22 NYCRR § 202.59 Applies

Somewhat belatedly the parties discovered that all tax assessment review proceedings in Counties outside of the City of New York are governed by 22 NYCRR § 202.59 which, among other things, requires petitioners to serve and file a " certified statement of income and expenses on the property for each tax year under review " [ 22 NYCRR § 202.59(b); see e.g., Matter of Pyramid Crossgates Company v. Board of Assessors, 302 A.D. 2d 826, 828, 756 N.Y.S. 2d. 2d 316 ( 3d Dept.

2003 ) ( " An income and expense statement is critical to valuating property under the income approach to value method...and is a condition precedent to investigating and auditing a [*3]petitioner's books and

records " ); May v. Assessor of the Town of Lancaster, 179 A.D. 2d 1006, 580 N.Y.S. 2d 910 ( 4th Dept. 1992 ); Matter of Rose Mount Vernon Corp. v. The Assessor Of The City of Mount Vernon, 1 Misc. 3d 809(A), 2003 WL 23112013 ( 2003 ) ] and gives respondents 60 days to request, and 120 days to complete, an audit " of the petitioner's books and records for the tax years under review "" for the purpose of substantiating petitioner's statement of income and expenses " [ 22 NYCRR 202.59(c); see Matter of Ames Department Stores, Inc. v. Assessor of the Town of Greenport, 276 A.D. 2d 890, 714 N.Y.S. 2d 363 ( 3d Dept. 2000 )

( " This regulation is designed to afford the other party or parties adequate time to examine and test the accuracy of the facts contained in the statement, and ultimately utilized in the appraisal " ); Matter of Georgian Court Apartment Masis Parseghian v.
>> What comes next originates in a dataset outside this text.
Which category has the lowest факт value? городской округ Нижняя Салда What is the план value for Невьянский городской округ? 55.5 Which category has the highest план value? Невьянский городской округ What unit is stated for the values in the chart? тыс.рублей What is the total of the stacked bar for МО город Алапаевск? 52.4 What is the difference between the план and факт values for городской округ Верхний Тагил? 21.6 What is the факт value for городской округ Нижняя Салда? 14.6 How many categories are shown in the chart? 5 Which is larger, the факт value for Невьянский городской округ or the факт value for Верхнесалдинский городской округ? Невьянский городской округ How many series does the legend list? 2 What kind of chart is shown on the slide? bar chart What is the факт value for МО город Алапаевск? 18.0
Assessor of the Town of Orangetown, 182 A.D. 2d 978, 980, 582 N.Y.S. 2d 533 ( 3d Dept. 1992 )].

More Discovery Disputes

After a new Scheduling Order was issued on April 2, 2004, the Osborn filed its income and expenses statements pursuant to 22 NYCRR § 202.59(b) and the School District demanded [FN11] and commenced its 22 NYCRR § 202.59(c) audit [ " the § 202.59(c) audit " ] on June 1, 2004. From its inception the § 202.59(c) audit has generated additional disputes between the parties forcing this Court to micromanage nearly every aspect of the audit.
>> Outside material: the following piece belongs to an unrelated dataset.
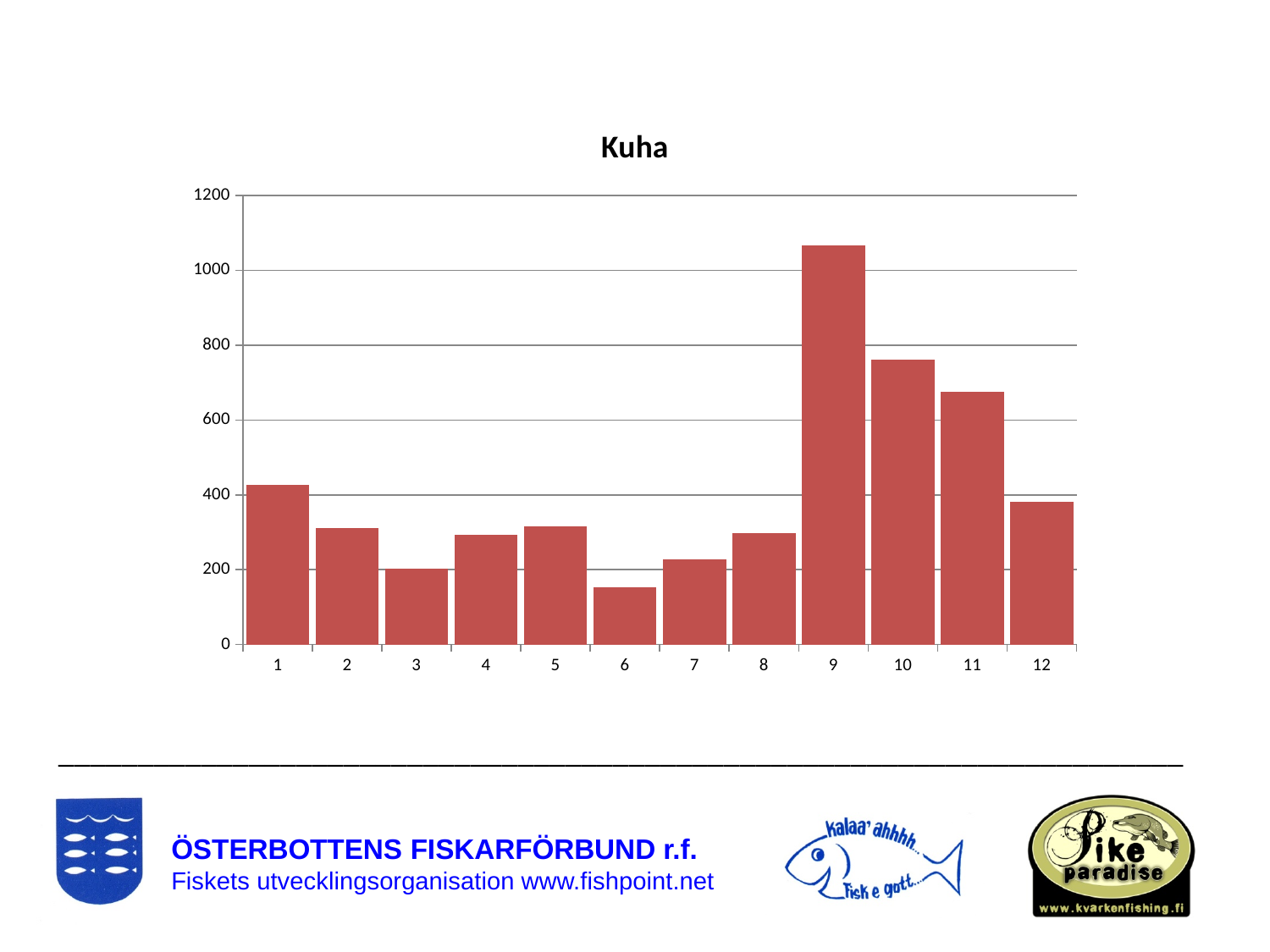
Which category has the highest value in the chart? 9 Is the value for category 1 greater or less than 400? greater Is the value for category 10 greater or less than 800? less Is the value for category 6 greater or less than 200? less What is the title of the chart? Kuha Which has the larger value, category 10 or category 11? 10 How many categories are shown on the x axis of the chart? 12 What kind of chart is shown on the slide? bar chart Which has the larger value, category 1 or category 2? 1 Which category has the lowest value in the chart? 6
Initially, this Court addressed the School District's auditors' needs for access to numerous documents and adequate accommodations in which to conduct their audit [ e.g., The Osborn made available a room to a team of auditors which was " approximately 10 x 12 feet and does not have a telephone or copy machine. Until this morning, the air conditioning was not working "[FN12].